我们最近开发高分辨率基因表达谱来克服这些限制。我们的做法是根据新转录RNA代谢标记4 thiouri用餐(因此也称为4SU标记),然后通过严格的纯化的新转录的RNA,使用硫醇特异性的生物素和链霉亲和素包被的磁珠。它是适用于范围广泛的生物体包括脊椎动物, 果蝇 ,酵母或细菌。我们成功地应用于4SU标记实时动力学研究转录因子的活动,提供精确的测量RNA半衰期,到RNA加工的动力学,并取得了新的见解。最后,计算模型可以被用来产生一个综合的,全面的分析,潜在的分子机制。
Introduction
基因表达谱是一个关键的工具,用来研究细胞过程和相关的复杂的相互作用网络。 mRNA丰度的研究,通常的首选方法,以获得基本的洞察潜在的分子机制。全转录组微阵列1和,最近,新一代的RNA测序(RNA-SEQ)2-4的发展助长了这种方法。虽然这些技术已经彻底改变了我们的细胞基因表达的复杂性的理解,他们面临着由于细胞总RNA模板样本, 即内在性能的主要限制。首先,短期变动的总RNA水平不相匹配的转录率的变化,但本质上是依赖于各自的转录的RNA的半衰期。虽然五倍一个短命的成绩单, 如编码转录因子的诱导,将随时检测总RNA中在一个小时之内,同样的一项长期的成绩单, 例如编码一种代谢酶的诱导,仍将几乎看不见。另外,即使是一个完整的关机的转录率的平均基因的RNA的5个小时的半衰期(> 1000倍的下调)将简单地需要5个小时,它的总的RNA水平降低仅由两方面。因此,总RNA的分析有利于短命的转录调节的检测,其中有许多编码的转录因子和基因监管的功能5。此外,调节掩盖真正的动能级联和主要信号事件的不能从二级分化的。 ,反过来,可能会导致大量的偏见在下游的生物信息学分析。其次,总RNA水平的改变不能被改变RNA的合成或腐烂。后者需要测量细胞侵袭的方法, 例如阻断transcripti使用6,放线菌素D和扩展监控正在进行的RNA随着时间的推移衰减。平均mRNA的半衰期在哺乳动物细胞中的5 – 10小时5,7,大多数基因的mRNA水平的减少小于双重转录停止在几个小时后。在这些相当小的差异,导致在大多数由于基本的数学方程的指数性质的细胞基因的mRNA的半衰期非常不精确的测量。最后,当细胞总RNA的RNA-seq中透露,大约有一半是我们的基因选择性剪接事件,底层动力学以及动力机制仍然知之甚少,指导组织和上下文特定的调控RNA加工。此外,贡献差异表达基因的RNA加工,特别是对于非编码RNA,仍有待确定。总而言之,这些限制主要障碍生物信息学动力学建模相关的分子机制。

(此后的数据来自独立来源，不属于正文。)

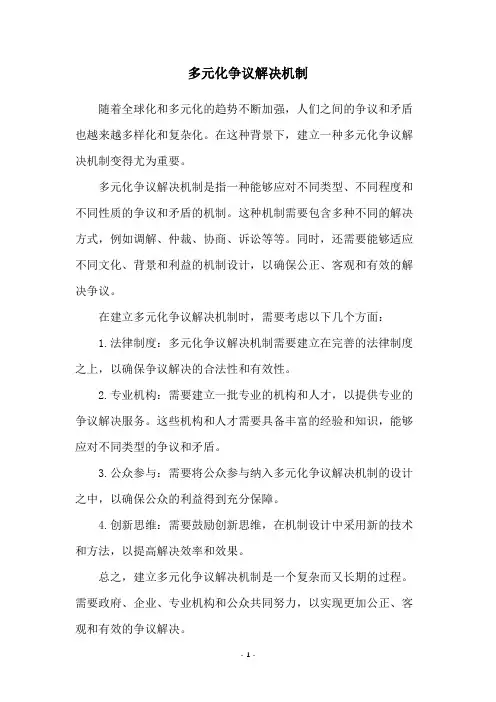 多元化争议解决机制

随着全球化和多元化的趋势不断加强，人们之间的争议和矛盾也越来越多样化和复杂化。在这种背景下，建立一种多元化争议解决机制变得尤为重要。

多元化争议解决机制是指一种能够应对不同类型、不同程度和不同性质的争议和矛盾的机制。这种机制需要包含多种不同的解决方式，例如调解、仲裁、协商、诉讼等等。同时，还需要能够适应不同文化、背景和利益的机制设计，以确保公正、客观和有效的解决争议。

在建立多元化争议解决机制时，需要考虑以下几个方面：

1. 法律制度：多元化争议解决机制需要建立在完善的法律制度之上，以确保争议解决的合法性和有效性。

2. 专业机构：需要建立一批专业的机构和人才，以提供专业的争议解决服务。这些机构和人才需要具备丰富的经验和知识，能够应对不同类型的争议和矛盾。

3. 公众参与：需要将公众参与纳入多元化争议解决机制的设计之中，以确保公众的利益得到充分保障。

4. 创新思维：需要鼓励创新思维，在机制设计中采用新的技术和方法，以提高解决效率和效果。

总之，建立多元化争议解决机制是一个复杂而又长期的过程。需要政府、企业、专业机构和公众共同努力，以实现更加公正、客观和有效的争议解决。

- 1 -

我们最近开发出一种方法,称为高分辨率基因表达谱,以克服这些问题5,7,9。它是基于使用4 thiouridine(4SU标记),一种自然发生的尿嘧啶核苷衍生物的新转录RNA代谢标记,并提供直接访问新转录转录以最小的干扰细胞生长和基因表达( 见图1)5, 10-12。曝光的真核细胞快速吸收4SU磷酸,磷酸化,并纳入新转录RNA 4SU结果。细胞总RNA的分离,4SU标记的RNA部分是巯基的特异性生物素化的生物素和新转录的RNA之间产生一个二硫键。 “细胞总RNA'然后可以进行定量分离成标记(”新转录“)和未标记的('预existin的克)RNA具有高纯度,使用链霉亲和素包被的磁珠。最后,标记的RNA回收从有孔玻璃珠,通过简单地增加裂解二硫键的还原剂( 如二硫苏糖醇)和释放从有孔玻璃珠的新转录的RNA。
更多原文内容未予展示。